Text excerpt —
>> Begin
Percentage of students who study less than 2 hours per day: 13.53%


6. Do students who study more than 5 hours per day have higher exam scores on average? Please create a code cell below to answer this question. (0.5 point)

In [15]:
# prompt: do students who study more than 5 hours per day have higher exam scores on average

# Separate students into two groups: those who study more than 5 hours and those who don't
students_more_than_5_hours = df[df['study_hours_per_day'] > 5]
students_5_hours_or_less = df[df['study_hours_per_day'] <= 5]

# Calculate the average exam score for each group
avg_exam_score_more_than_5_hours = students_more_than_5_hours['exam_score'].mean()
avg_exam_score_5_hours_or_less = students_5_hours_or_less['exam_score'].mean()
>> End
Instructions —
- 1) Quote the notebook excerpt from "Percentage of students" to "question. (0.5 point)".
- 2) In the notebook excerpt, what percentage of students study less than 2 hours per day?

Provided material —
>> Begin
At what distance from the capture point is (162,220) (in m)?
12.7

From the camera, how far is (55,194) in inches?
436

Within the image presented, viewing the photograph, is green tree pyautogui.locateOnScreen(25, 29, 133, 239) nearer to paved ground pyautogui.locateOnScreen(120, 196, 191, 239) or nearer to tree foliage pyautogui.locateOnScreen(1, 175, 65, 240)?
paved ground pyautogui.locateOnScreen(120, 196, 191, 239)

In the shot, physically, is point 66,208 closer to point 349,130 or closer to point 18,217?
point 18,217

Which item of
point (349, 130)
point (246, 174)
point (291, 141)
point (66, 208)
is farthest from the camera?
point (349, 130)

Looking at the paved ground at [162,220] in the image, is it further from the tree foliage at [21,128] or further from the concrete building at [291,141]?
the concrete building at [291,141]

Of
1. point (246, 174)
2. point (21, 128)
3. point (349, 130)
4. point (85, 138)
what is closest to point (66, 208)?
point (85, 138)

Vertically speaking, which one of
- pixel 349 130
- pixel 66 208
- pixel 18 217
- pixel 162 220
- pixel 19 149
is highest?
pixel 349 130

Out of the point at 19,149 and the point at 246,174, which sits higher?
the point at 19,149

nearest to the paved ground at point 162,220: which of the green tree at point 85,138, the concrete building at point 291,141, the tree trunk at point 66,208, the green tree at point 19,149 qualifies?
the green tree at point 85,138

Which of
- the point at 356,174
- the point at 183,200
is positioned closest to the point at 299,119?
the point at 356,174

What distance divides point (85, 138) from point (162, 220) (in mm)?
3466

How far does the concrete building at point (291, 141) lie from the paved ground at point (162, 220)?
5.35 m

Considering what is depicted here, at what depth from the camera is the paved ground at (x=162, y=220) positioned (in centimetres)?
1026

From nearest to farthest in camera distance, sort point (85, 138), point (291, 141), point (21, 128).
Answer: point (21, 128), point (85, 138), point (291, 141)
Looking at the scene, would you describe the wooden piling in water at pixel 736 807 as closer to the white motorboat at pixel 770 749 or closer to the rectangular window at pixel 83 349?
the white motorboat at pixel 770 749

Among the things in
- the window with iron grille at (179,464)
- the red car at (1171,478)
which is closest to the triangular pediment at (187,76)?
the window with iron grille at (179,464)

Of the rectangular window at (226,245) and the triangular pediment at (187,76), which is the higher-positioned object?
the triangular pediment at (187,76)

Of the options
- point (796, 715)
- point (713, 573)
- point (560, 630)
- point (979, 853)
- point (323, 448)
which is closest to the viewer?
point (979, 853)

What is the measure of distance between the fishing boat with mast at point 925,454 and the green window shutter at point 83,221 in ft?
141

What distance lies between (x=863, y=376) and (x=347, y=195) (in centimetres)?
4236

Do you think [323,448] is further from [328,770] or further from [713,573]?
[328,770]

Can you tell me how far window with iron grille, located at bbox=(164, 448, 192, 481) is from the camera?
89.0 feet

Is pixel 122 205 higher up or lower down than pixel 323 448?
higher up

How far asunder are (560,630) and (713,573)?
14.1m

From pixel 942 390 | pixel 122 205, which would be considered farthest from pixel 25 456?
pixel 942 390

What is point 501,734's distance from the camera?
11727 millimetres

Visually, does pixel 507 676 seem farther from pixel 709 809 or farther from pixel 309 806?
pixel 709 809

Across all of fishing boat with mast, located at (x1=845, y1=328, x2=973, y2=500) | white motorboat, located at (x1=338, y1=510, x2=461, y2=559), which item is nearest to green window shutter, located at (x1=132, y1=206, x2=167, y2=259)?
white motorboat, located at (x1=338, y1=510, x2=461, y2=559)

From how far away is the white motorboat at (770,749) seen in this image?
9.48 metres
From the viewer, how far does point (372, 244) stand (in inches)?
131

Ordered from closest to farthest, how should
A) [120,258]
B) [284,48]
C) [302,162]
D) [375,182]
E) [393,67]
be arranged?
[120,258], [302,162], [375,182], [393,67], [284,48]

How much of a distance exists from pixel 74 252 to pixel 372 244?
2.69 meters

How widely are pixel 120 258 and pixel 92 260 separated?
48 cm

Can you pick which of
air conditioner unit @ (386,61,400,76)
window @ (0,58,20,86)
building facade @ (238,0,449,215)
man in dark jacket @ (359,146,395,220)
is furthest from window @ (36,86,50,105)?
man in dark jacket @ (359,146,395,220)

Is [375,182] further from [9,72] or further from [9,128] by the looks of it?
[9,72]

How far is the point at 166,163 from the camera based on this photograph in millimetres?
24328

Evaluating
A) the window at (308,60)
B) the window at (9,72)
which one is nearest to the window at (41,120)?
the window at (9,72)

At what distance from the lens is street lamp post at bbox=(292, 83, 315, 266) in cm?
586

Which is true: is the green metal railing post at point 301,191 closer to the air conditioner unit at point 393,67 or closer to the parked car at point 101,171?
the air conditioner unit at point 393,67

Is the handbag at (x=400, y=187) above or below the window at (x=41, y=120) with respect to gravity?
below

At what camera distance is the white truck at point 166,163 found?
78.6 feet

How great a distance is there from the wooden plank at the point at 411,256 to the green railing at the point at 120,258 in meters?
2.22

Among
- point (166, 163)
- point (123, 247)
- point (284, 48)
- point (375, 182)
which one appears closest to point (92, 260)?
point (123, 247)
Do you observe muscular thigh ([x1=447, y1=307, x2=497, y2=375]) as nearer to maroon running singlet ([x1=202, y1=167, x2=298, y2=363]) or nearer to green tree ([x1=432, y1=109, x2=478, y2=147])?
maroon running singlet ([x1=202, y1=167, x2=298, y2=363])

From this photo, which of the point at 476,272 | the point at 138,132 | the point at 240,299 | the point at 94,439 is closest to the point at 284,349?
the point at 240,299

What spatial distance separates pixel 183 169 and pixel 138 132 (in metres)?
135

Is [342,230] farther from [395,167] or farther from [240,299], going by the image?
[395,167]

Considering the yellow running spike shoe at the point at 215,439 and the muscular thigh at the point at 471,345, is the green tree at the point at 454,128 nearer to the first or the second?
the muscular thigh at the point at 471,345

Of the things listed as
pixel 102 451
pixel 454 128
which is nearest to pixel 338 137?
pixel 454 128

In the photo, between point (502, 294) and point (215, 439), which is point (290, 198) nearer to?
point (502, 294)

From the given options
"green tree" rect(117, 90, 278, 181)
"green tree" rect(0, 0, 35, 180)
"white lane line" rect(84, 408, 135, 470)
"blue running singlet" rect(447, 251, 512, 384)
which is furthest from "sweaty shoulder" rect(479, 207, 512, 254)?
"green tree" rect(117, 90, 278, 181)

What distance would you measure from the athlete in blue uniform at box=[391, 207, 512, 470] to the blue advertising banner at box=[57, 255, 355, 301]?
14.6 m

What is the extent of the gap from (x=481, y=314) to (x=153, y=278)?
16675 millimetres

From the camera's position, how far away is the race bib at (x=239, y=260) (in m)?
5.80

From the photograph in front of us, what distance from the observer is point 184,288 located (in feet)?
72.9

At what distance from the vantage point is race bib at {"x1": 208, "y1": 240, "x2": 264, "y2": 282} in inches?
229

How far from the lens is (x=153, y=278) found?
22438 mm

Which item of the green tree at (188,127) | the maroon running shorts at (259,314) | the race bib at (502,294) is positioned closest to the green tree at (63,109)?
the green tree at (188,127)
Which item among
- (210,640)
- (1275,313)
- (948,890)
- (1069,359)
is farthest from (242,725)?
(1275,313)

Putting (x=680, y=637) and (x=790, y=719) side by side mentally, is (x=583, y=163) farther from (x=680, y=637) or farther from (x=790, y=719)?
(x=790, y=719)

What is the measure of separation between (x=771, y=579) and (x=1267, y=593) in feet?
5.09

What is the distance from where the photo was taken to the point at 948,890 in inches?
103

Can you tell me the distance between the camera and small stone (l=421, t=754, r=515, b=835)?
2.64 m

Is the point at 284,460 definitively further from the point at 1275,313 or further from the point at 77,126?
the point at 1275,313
>> End
Final results —
- 1)
Percentage of students who study less than 2 hours per day: 13.53%


6. Do students who study more than 5 hours per day have higher exam scores on average? Please create a code cell below to answer this question. (0.5 point)

- 2) 13.53%